Pois é, após merecidas férias de qualquer coisa relacionada à Internet, resolvi reativar meu blog. Qual não foi minha surpresa ao descobrir que minha senha já não era mais aceita pelo Blogger, após quase um ano sem “atualizá-lo”. Procurei outro serviço de blog, mas o Blogger é – acho – o único que permite o alojamento em qualquer servidor que eu queira usar. Como pretendo mover essa tralha para a minha própria página, optei por abrir outra conta no Blogger mesmo. Bom, o blog anterior (Harper’s Bizarre) continua no ar, em http://mandarino.blogspot.com. Mas o Hypervoid promete ser mais interessante e, digamos, incisivo ; )

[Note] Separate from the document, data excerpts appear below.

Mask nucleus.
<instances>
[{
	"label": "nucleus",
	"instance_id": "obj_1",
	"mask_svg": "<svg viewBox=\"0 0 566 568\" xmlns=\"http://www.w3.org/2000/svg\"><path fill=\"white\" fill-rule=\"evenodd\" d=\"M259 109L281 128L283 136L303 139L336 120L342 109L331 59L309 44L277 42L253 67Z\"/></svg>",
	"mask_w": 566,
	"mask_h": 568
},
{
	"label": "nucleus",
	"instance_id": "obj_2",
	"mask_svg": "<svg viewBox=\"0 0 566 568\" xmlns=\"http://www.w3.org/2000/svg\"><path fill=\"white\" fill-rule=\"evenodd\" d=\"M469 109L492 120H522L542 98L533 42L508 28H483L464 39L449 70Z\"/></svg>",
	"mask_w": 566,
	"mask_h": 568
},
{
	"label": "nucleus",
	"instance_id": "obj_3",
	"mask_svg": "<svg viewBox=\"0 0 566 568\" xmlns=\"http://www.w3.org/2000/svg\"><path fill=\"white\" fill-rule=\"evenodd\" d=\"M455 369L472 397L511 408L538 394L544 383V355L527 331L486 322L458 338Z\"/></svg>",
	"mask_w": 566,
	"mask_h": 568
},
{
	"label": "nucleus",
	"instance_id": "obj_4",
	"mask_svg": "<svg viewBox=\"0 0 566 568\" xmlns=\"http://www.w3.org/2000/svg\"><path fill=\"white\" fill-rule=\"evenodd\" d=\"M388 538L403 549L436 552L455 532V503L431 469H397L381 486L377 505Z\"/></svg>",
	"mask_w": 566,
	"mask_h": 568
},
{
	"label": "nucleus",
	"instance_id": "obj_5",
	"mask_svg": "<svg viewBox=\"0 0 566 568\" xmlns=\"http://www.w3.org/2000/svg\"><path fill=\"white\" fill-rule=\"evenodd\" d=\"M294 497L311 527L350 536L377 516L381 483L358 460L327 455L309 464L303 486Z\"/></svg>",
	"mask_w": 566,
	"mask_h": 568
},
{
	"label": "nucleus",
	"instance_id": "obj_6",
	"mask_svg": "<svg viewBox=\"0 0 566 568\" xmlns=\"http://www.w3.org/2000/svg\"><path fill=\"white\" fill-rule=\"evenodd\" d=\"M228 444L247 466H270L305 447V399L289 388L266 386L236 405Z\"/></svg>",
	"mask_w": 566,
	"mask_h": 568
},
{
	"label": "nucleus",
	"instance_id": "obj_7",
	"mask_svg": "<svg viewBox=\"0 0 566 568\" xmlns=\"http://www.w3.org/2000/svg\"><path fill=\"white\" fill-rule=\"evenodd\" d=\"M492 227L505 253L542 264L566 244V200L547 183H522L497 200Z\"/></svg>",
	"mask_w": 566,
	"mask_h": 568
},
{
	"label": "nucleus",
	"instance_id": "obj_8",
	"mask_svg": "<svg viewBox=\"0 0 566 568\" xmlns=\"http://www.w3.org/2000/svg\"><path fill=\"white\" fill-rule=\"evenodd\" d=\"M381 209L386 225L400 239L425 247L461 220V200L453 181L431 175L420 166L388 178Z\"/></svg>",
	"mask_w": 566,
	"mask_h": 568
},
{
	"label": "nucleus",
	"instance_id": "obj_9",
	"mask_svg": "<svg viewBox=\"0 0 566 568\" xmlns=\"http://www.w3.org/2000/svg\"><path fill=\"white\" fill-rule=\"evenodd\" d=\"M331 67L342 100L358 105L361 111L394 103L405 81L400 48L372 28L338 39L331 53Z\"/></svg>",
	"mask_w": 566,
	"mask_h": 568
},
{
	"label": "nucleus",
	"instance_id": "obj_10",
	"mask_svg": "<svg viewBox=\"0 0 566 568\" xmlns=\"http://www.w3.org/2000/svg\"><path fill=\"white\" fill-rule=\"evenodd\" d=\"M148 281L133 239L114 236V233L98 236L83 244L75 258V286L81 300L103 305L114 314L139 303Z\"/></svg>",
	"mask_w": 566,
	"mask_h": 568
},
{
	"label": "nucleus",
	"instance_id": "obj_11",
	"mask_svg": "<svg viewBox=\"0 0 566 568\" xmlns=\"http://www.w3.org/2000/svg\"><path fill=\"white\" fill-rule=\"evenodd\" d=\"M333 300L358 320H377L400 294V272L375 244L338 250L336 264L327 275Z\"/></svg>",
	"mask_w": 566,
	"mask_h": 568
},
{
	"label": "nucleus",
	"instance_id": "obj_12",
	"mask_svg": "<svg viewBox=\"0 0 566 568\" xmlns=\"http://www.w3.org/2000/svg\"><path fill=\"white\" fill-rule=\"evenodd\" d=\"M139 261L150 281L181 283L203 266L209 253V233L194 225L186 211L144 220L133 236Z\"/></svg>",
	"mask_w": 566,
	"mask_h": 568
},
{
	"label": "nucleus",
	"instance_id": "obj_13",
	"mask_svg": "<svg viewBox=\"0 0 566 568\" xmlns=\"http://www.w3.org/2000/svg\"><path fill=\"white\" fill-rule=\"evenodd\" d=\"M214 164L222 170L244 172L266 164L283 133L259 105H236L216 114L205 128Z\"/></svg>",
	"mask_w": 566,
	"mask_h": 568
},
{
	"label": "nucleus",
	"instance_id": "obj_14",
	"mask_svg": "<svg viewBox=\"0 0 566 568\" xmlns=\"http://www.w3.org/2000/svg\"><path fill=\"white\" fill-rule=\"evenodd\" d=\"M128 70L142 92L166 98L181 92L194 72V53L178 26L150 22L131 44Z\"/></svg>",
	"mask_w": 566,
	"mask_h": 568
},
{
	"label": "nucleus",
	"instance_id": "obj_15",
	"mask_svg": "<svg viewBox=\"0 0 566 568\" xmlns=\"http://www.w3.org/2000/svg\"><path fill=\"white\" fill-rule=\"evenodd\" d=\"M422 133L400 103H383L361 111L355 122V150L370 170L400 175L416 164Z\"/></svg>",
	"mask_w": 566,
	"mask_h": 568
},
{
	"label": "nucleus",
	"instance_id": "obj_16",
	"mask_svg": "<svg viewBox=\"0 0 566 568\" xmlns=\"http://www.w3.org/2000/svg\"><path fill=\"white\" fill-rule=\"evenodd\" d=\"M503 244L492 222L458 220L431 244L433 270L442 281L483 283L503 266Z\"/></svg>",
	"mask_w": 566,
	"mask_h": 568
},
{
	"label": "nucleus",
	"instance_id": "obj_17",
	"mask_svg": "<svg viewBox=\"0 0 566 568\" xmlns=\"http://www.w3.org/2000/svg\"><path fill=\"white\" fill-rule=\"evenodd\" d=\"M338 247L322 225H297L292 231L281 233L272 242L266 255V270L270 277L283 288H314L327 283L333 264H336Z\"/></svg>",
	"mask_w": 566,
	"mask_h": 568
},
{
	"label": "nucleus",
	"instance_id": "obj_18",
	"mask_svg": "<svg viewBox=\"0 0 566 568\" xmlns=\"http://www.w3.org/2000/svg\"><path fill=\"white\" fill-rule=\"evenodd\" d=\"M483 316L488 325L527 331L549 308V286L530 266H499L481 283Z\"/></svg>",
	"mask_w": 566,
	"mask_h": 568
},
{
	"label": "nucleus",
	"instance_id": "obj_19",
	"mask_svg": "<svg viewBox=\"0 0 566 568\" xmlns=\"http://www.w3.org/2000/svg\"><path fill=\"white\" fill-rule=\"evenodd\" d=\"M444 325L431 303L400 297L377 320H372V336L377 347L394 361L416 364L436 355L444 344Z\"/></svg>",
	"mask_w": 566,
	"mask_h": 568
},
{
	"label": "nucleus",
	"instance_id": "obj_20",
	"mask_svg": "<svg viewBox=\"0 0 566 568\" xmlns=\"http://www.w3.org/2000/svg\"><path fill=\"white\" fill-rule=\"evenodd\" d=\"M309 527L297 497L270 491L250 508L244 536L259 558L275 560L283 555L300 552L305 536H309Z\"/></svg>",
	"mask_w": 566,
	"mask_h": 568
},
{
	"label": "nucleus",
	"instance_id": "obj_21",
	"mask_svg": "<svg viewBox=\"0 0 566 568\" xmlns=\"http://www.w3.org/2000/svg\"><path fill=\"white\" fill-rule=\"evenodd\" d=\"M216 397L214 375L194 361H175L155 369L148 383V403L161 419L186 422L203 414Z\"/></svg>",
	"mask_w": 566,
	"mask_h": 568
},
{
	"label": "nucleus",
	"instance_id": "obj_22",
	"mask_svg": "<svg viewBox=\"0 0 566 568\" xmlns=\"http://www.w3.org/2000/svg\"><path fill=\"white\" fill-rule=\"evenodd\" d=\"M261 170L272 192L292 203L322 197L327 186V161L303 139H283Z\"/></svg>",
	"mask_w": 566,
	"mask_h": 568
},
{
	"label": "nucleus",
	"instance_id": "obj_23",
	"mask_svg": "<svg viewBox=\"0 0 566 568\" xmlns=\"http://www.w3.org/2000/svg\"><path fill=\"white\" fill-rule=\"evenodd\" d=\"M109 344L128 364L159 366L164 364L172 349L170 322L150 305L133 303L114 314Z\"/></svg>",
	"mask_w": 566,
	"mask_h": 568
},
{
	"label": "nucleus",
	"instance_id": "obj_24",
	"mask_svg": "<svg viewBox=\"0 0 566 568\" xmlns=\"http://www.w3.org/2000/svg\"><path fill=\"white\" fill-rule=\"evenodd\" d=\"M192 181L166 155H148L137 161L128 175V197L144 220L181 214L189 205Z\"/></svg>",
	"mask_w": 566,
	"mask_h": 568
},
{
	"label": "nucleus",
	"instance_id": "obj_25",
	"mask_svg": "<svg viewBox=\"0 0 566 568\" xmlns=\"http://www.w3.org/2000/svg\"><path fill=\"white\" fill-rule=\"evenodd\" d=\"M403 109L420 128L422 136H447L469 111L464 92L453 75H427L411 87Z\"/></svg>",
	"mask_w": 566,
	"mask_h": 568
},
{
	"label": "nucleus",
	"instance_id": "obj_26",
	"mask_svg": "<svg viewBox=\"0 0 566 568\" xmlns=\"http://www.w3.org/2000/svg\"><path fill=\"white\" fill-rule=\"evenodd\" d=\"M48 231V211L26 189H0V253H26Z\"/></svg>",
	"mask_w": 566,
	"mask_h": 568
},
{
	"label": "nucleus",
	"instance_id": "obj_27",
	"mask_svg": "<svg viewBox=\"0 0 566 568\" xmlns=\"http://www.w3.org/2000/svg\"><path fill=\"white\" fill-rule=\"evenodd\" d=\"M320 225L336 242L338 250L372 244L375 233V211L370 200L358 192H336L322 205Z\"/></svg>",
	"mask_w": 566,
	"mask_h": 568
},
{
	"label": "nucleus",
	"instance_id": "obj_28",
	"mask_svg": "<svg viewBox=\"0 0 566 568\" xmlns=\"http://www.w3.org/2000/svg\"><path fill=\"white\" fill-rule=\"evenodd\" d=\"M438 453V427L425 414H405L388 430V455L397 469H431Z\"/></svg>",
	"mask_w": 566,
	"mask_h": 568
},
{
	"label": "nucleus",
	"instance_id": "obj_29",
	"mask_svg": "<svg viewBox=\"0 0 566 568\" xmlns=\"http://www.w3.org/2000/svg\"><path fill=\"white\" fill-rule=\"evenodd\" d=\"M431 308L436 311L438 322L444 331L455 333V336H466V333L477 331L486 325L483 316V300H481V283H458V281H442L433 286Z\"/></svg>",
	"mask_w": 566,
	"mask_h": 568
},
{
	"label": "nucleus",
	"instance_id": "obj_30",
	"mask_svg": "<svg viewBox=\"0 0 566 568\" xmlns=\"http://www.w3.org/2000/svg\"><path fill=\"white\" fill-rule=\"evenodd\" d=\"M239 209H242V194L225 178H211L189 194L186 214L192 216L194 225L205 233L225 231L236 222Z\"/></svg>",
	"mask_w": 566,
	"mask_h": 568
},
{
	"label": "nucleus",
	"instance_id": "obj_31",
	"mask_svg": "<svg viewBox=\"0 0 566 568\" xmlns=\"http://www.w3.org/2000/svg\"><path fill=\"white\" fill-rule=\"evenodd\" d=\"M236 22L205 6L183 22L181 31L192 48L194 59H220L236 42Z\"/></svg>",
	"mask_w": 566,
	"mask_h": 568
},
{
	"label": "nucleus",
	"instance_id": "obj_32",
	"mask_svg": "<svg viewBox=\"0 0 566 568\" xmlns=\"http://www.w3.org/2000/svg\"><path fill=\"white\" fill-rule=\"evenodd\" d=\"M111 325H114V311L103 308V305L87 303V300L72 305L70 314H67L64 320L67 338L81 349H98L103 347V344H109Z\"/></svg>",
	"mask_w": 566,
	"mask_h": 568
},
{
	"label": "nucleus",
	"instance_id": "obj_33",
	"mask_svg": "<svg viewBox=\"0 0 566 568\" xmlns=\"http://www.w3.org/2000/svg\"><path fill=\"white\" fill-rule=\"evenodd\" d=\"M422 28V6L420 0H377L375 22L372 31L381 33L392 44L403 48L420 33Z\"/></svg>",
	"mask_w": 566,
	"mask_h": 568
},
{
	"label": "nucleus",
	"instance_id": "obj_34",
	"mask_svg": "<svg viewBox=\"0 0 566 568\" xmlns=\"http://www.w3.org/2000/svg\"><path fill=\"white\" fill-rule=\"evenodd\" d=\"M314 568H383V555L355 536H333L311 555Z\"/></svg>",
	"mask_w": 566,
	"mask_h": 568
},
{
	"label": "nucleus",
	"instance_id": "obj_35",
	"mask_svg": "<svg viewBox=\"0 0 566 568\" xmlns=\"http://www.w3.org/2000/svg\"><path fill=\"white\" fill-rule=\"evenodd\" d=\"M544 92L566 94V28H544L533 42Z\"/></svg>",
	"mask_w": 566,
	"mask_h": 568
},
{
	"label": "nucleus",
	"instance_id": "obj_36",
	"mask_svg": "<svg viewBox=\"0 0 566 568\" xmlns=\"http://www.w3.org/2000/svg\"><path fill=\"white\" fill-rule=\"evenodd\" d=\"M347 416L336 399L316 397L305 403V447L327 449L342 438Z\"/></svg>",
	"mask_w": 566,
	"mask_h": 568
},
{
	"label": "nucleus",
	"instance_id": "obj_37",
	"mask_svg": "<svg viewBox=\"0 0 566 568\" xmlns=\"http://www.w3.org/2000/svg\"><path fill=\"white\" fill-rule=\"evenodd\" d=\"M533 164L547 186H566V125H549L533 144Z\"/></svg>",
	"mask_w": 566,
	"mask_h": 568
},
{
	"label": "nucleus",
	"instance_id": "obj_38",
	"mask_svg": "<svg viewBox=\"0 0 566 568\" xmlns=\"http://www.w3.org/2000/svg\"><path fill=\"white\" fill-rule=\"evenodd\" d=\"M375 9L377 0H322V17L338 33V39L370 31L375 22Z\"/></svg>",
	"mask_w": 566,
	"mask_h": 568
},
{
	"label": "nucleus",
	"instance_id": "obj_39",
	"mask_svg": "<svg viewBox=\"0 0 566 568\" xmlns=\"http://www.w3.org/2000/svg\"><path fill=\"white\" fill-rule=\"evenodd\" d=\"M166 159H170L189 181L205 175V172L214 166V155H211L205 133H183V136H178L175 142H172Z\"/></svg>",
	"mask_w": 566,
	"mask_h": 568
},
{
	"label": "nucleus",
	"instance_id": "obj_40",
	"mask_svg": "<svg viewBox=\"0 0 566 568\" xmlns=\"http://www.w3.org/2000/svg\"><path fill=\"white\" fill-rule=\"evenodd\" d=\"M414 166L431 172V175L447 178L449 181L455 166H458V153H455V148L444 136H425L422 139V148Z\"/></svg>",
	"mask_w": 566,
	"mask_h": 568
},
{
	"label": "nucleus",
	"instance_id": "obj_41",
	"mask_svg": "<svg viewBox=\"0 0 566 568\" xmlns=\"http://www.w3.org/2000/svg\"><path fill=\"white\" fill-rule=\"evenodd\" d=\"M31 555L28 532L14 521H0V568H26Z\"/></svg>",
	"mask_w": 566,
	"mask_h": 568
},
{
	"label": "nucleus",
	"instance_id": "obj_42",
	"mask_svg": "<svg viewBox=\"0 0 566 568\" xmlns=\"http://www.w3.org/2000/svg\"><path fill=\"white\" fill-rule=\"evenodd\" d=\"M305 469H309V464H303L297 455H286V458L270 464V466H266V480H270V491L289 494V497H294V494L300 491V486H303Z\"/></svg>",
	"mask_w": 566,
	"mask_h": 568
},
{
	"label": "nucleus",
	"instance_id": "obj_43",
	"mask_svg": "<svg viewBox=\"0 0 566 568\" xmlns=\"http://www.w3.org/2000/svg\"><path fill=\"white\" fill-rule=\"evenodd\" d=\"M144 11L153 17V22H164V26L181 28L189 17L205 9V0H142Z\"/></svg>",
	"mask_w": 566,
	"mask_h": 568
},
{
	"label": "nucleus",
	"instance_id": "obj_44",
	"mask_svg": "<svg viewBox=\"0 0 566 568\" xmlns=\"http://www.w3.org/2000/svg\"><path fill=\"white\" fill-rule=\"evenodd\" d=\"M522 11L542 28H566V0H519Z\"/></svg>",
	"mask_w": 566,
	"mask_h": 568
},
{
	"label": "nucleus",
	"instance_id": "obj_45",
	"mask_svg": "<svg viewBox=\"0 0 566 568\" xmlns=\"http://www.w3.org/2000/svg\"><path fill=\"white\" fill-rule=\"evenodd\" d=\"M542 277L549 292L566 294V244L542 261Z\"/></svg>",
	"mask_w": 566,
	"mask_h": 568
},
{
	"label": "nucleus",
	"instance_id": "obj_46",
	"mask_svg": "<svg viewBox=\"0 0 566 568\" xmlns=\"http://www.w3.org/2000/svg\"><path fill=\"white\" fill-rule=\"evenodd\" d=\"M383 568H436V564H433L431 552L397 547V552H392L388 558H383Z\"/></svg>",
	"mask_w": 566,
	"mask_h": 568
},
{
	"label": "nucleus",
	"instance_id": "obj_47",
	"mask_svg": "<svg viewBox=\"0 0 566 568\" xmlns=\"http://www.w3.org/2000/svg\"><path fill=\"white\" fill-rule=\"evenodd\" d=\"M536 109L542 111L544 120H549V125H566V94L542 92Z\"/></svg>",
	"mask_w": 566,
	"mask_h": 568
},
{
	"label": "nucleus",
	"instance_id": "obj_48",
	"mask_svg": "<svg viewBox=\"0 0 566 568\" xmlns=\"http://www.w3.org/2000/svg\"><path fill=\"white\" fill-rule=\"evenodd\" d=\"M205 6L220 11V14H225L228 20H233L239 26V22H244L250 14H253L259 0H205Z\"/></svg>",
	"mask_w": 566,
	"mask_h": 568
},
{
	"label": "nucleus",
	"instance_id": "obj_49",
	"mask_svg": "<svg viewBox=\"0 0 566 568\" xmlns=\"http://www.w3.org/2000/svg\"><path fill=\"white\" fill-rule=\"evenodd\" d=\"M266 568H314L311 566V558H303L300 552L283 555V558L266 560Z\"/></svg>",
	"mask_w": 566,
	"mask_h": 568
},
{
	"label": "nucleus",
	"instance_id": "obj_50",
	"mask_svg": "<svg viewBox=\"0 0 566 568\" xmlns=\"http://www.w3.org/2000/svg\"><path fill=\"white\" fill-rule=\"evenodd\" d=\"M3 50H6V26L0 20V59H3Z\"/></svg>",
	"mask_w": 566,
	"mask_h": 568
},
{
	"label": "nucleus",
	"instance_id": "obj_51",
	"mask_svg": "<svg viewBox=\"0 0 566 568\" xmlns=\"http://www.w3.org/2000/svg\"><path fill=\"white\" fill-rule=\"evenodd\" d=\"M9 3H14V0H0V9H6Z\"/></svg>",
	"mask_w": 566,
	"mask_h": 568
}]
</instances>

Ah, e não é um diário barato. Nada de Big Brother em pixels por aqui. Não vejo porque outras pessoas gostariam de ler sobre as desgraças das ridículas vidas alheias. Façam algo interessante antes de escrever: viajem para o Nepal e façam um bungee-jumping sobre uma ponte de madeira sobre a neve; vão tomar ecstasy em Bali, sei lá. Depois voltem e coloquem no maldito blog. Mas escrevam sobre vidas interessantes, não para reclamar que um cafona deu em cima de você em um show igualmente cafona no Ballroom.